Closed saurik closed 4 months ago
Yes, you can use cargo update -p cc
to update your Cargo.lock to the latest version of cc-rs, and/or you can update to a specific version with an additional argument. The version in ring's Cargo.toml is the minimum version supported, not the maximum or only version.
@briansmith You say "your Cargo.lock", but again: I'm not writing Rust code, I'm merely compiling it... are you saying I have to modify the project I'm compiling in order to, for example, target tvOS, if there is a transitive dependency on ring? All of my dependencies are effectively read-only, so, in addition to that feeling extremely dirty, I simply don't have a good way to do that. Is there really no way to do this using a command line argument or an environment variable or something to merely override the version of cc-rs that is being used during cargo build? :(
Is there really no way to do this using a command line argument or an environment variable or something to merely override the version of cc-rs that is being used during cargo build? :(
Yes, there is, and it doesn't require any changes to ring and there's nothing ring-specific about it. It would be good for you to ask your question in a forum.
The version of cc-rs being used is currently 1.0.83 for every platform except specifically VisionOS, which uses 1.0.97. Version 1.0.84 happened to make some particularly useful updates to the command line arguments passed to compilers when targeting iOS, including specifically that they finally stopped using -fembed-bitcode (which frankly never should have been supported for any platform other than watchOS: Apple never required it and even they realized it was a bad idea and dropped it).
There are also other fixes I'm interested in from newer versions of cc-rs, including changes to the handling of -isysroot, support for tvOS, improvements to the search path for Mac Catalyst, etc. Essentially, there is a ton of updates to cc-rs that feel useful to me as a person trying to compile projects (which happen to be written in Objective-C++) that happen to use libraries written in rust that depend on ring which is pinning an old version of cc-rs, which is awkwardly a library rather than a build tool.
Is there a reason why ring requires a specific version of cc-rs that is almost a year old?
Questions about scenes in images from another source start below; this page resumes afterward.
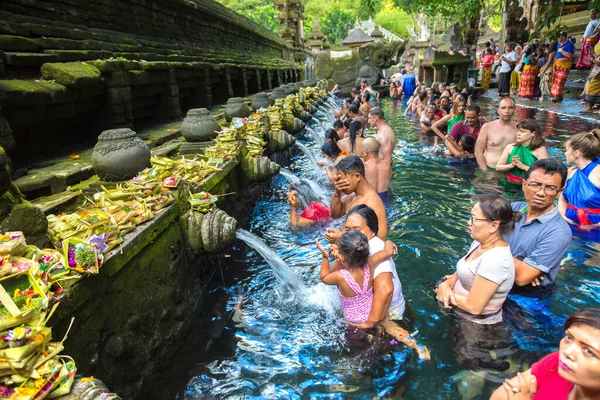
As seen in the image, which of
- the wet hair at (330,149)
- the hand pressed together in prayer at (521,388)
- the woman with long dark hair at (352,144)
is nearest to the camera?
the hand pressed together in prayer at (521,388)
The issue with how this is set up is that the fleet of compilers used isn't really up to ring: it is a negotiation between the person attempting to do the final build passing flags to cargo to configure rustc, with cc-rs as something of a depressing hack that attempts to reimplement some of the logic, and so if you are stuck on an old version of cc-rs it causes issues when using newer toolchains with newer rustc/cargo.
(FWIW, if there's some easy way to use a command line argument or an environment variable or something to override the version of cc-rs that is being used I'm very interested in and would happily use such a workaround. I'm not actually a rust developer: I just use rust libraries in my ObjectiveC++ code as dependencies, and thereby am constantly feeling like I'm running into limitations in build tooling, so I already have tons of crazy workarounds to get access to target-applies-to-host=false, etc.)